Jul. 16th, 2009

hkellick: (Glowing Friend)
I was posting in my facebook about K being pregnant. A friend of mine from CC responded. We started talking back and forth and one thing led to another and he basically invited me back to the CC Chat. And I couldn't come up with any particular reason I should say no. I miss my friends from CC and while a couple of them have come over here to stalk me, by and large.. I just don't hear from them.

So I logged back on.

And it all rushed back. The good, the bad and the ugly. And I remembered.. that this time I didn't need to get involved in the bad part of the site.

I think, looking back and reading through some of the final posts.. I was just in a bad place, mentally and.. with the mod thing. I know, back then, work was really frustrating, I was still recovering from Gall Bladder, and .. I just couldn't handle the typical garbage that was part of the job.

But I didn't think I could quit.

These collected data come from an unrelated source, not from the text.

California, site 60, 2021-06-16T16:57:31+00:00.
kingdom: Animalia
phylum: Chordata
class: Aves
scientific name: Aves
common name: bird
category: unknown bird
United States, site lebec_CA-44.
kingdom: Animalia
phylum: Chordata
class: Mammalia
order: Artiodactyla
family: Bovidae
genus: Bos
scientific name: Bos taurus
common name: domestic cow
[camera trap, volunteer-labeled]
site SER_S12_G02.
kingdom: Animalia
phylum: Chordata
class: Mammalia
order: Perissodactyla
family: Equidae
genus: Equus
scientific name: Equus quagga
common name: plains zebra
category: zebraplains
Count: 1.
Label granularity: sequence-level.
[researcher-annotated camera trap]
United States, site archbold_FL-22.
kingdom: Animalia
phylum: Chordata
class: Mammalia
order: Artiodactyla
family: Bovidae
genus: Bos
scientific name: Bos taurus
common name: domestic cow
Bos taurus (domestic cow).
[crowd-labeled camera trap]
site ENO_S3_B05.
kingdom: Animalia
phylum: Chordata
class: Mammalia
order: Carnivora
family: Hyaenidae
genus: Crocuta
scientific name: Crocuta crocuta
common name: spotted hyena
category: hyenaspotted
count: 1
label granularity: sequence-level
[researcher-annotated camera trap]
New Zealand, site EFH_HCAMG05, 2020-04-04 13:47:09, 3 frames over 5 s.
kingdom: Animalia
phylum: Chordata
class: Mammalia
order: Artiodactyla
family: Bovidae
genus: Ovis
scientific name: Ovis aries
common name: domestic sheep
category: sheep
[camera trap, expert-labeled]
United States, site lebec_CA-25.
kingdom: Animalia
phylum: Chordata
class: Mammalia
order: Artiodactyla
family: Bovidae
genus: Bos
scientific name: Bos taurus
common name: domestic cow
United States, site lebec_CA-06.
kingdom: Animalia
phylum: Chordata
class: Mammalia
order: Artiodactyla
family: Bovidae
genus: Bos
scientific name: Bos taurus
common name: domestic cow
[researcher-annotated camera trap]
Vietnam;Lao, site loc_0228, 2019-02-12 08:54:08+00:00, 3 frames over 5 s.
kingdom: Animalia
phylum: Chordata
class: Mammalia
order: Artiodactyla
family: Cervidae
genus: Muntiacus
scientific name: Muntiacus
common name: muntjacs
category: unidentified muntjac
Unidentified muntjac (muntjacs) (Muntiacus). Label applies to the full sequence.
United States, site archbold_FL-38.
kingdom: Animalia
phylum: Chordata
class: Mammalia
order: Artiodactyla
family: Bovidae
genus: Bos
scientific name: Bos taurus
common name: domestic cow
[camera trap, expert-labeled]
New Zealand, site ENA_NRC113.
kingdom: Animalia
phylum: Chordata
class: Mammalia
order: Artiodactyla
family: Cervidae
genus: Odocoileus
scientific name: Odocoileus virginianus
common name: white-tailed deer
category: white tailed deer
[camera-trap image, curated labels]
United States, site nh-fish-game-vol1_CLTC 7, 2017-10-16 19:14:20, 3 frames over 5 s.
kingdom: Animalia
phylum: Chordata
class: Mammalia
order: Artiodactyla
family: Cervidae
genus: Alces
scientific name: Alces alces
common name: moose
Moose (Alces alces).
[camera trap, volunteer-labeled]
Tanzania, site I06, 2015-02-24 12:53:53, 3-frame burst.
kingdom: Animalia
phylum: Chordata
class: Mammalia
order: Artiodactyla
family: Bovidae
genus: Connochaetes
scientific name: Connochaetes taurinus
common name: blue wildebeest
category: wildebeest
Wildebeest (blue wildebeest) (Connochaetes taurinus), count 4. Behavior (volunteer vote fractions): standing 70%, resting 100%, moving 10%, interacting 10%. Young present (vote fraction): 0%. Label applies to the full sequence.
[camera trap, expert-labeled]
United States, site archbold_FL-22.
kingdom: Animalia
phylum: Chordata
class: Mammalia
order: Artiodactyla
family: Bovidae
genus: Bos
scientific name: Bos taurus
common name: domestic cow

I was "NEEDED". Igor and Erik NEEDED me to fill the role and there really wasn't anyone else who could do what I was doing. Others needed me too.
And if that sounds a bit self-centered and a little bit crazy.. I agree with you from here.

So I went off the deep end. I got super defensive, a little bit crazy and finally in a flash of drama disappeared.

Which.. actually knowing myself... even knowing I was trying NOT to be dramatic... isn't much of a surprise.

Logging back in today, I swore to myself I was done with modding. And that I was going to try to avoid the posts I know to avoid (like the one today about Creationism vs. Evolution. I KNOW that that post is going to devolve into another Religious Debate because I know the Character of the Site.)

And it was good. I had a good time kicking it around with my friends in Chat and, yes, it's nice to be missed and appreciated.